#### Extrait du texte:
La Grèce au JT : de la révolte invisible à la nécessaire austérité

Deux semaines loin de la Grèce, sur TF1 comme sur France 2...

Acri­med, le 20 juin 2011 — http://www.acrimed.org/article3620.html

Une mobi­li­sa­tion sociale de grande ampleur est actuel­le­ment en cours en Grèce. Les Grecs pro­testent contre l’imposition – par la troï­ka que com­posent le FMI, l’Union euro­péenne et la Banque cen­trale euro­péenne, avec la par­ti­ci­pa­tion du gou­ver­ne­ment grec – d’un nou­veau plan de rigueur, impli­quant des coupes mas­sives dans les dépenses publiques, une hausse de la TVA, et de nom­breuses pri­va­ti­sa­tions, contre l’octroi d’un prêt. Nous avons vou­lu rendre compte de la manière dont les jour­naux télé­vi­sés de TF1 et de France 2 ont infor­mé sur ce mou­ve­ment social. Ont-ils don­né les moyens aux télé­spec­ta­teurs de com­prendre les rai­sons de cette colère et de s’approprier les enjeux de cette mobi­li­sa­tion ? Ont-ils per­mis d’ouvrir un débat poli­tique sur la dette, son ori­gine et les moyens trou­vés (ou impo­sés) par les Etats et les ins­ti­tu­tions supra­na­tio­nales pour y faire face ?

Le mou­ve­ment social dont il est ques­tion ici, où convergent les syn­di­cats tra­di­tion­nels et les occu­pants de la place « Syn­tag­ma » (sur le modèle des « indi­gnés » espa­gnols), est par­ve­nu, dès la fin du mois de mai, à ras­sem­bler des cen­taines de mil­liers de mani­fes­tants. C’était notam­ment le cas le dimanche 5 juin, non seule­ment à Athènes mais dans des dizaines de villes grecques. Depuis, les mani­fes­ta­tions et les occu­pa­tions se suc­cèdent, posant la ques­tion de l’origine de la dette grecque [[Sur ce point, voir le livre tout récem­ment paru de l’économiste Fran­çois Ches­nais : Les dettes illé­gi­times. Quand les banques font main basse sur les poli­tiques publiques, Paris, Rai­sons d’agir, juin 2011.]] et affi­chant le refus de lais­ser détruire, au nom de cette dette, les acquis sociaux et les ser­vices publics.

#### Matériel fourni:
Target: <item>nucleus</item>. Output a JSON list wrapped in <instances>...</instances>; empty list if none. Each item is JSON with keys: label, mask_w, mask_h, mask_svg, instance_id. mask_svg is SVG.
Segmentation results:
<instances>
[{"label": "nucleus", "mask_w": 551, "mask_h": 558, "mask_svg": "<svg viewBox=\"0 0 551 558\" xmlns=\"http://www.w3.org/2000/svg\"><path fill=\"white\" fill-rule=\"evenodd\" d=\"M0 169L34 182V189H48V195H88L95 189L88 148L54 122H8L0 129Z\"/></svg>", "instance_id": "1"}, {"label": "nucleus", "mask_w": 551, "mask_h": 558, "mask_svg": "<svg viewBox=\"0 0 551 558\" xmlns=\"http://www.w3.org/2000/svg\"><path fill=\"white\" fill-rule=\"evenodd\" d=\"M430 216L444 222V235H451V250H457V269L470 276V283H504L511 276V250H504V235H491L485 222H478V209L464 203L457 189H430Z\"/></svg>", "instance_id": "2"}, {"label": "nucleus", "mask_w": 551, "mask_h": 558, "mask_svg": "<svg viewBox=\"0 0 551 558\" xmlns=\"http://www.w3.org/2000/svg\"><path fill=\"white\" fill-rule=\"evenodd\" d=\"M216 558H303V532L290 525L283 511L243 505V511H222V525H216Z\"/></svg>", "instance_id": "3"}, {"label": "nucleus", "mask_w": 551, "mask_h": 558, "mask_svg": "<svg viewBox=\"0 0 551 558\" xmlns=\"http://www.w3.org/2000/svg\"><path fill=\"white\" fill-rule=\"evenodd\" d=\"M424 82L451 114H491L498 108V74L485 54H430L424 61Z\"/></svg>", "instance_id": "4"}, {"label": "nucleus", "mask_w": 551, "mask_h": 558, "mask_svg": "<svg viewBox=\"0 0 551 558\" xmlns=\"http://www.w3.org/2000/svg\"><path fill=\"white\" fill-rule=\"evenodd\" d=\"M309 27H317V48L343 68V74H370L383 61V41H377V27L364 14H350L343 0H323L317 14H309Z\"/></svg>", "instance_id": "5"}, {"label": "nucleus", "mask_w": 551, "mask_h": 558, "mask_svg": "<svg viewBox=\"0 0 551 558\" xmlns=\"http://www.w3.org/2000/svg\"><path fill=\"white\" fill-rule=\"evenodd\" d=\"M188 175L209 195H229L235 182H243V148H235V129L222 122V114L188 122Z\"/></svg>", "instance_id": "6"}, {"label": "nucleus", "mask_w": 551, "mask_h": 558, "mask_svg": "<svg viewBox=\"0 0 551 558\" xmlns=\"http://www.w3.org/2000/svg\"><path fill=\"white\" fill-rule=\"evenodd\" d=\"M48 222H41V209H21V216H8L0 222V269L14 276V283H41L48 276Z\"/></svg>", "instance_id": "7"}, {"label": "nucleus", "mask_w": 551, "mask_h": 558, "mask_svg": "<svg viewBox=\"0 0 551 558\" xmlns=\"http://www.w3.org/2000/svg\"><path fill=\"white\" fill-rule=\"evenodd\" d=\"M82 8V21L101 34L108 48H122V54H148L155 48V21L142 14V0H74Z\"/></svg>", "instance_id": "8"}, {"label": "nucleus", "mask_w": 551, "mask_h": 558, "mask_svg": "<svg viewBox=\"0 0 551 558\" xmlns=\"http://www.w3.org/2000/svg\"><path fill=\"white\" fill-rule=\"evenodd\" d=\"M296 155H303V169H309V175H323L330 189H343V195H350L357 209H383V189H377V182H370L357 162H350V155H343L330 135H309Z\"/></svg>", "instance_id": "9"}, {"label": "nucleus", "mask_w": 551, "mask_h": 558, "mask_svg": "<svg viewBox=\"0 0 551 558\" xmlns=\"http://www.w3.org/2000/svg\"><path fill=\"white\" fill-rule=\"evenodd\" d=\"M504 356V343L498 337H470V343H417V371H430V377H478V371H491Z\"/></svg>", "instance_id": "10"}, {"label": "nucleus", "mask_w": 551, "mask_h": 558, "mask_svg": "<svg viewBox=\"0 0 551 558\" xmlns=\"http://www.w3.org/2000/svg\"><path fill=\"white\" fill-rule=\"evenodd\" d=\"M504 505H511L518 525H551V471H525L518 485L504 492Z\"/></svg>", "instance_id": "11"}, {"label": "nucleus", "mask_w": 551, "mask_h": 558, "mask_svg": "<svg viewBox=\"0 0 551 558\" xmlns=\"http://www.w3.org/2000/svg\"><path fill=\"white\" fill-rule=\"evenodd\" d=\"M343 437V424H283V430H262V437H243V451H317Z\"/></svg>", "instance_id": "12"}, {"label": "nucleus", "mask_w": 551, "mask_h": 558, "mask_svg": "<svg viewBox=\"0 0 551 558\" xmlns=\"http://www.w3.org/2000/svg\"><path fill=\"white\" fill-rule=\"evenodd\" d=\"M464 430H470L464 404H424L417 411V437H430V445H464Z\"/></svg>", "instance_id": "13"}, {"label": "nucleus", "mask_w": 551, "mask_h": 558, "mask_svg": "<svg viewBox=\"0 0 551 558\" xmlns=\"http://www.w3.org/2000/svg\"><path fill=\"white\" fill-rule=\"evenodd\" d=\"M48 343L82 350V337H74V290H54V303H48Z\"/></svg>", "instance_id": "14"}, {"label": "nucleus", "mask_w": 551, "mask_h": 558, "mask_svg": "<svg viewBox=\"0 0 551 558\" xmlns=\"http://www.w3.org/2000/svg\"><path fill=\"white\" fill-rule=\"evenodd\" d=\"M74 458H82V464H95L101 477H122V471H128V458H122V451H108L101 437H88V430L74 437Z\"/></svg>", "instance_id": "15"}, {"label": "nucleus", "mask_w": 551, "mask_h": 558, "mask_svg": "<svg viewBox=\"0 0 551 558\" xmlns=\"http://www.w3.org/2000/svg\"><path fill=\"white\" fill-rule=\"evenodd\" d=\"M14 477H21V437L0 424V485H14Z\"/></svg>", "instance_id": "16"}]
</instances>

#### Consigne donnée:
Recopiez le passage de l'article sur la Grèce au journal télévisé depuis « Le mou­ve­ment social » jusqu'à « les ser­vices publics. » inclus. Les entrées proviennent d'une autre source.

#### Exercice réalisé:
Le mou­ve­ment social dont il est ques­tion ici, où convergent les syn­di­cats tra­di­tion­nels et les occu­pants de la place « Syn­tag­ma » (sur le modèle des « indi­gnés » espa­gnols), est par­ve­nu, dès la fin du mois de mai, à ras­sem­bler des cen­taines de mil­liers de mani­fes­tants. C’était notam­ment le cas le dimanche 5 juin, non seule­ment à Athènes mais dans des dizaines de villes grecques. Depuis, les mani­fes­ta­tions et les occu­pa­tions se suc­cèdent, posant la ques­tion de l’origine de la dette grecque [[Sur ce point, voir le livre tout récem­ment paru de l’économiste Fran­çois Ches­nais : Les dettes illé­gi­times. Quand les banques font main basse sur les poli­tiques publiques, Paris, Rai­sons d’agir, juin 2011.]] et affi­chant le refus de lais­ser détruire, au nom de cette dette, les acquis sociaux et les ser­vices publics.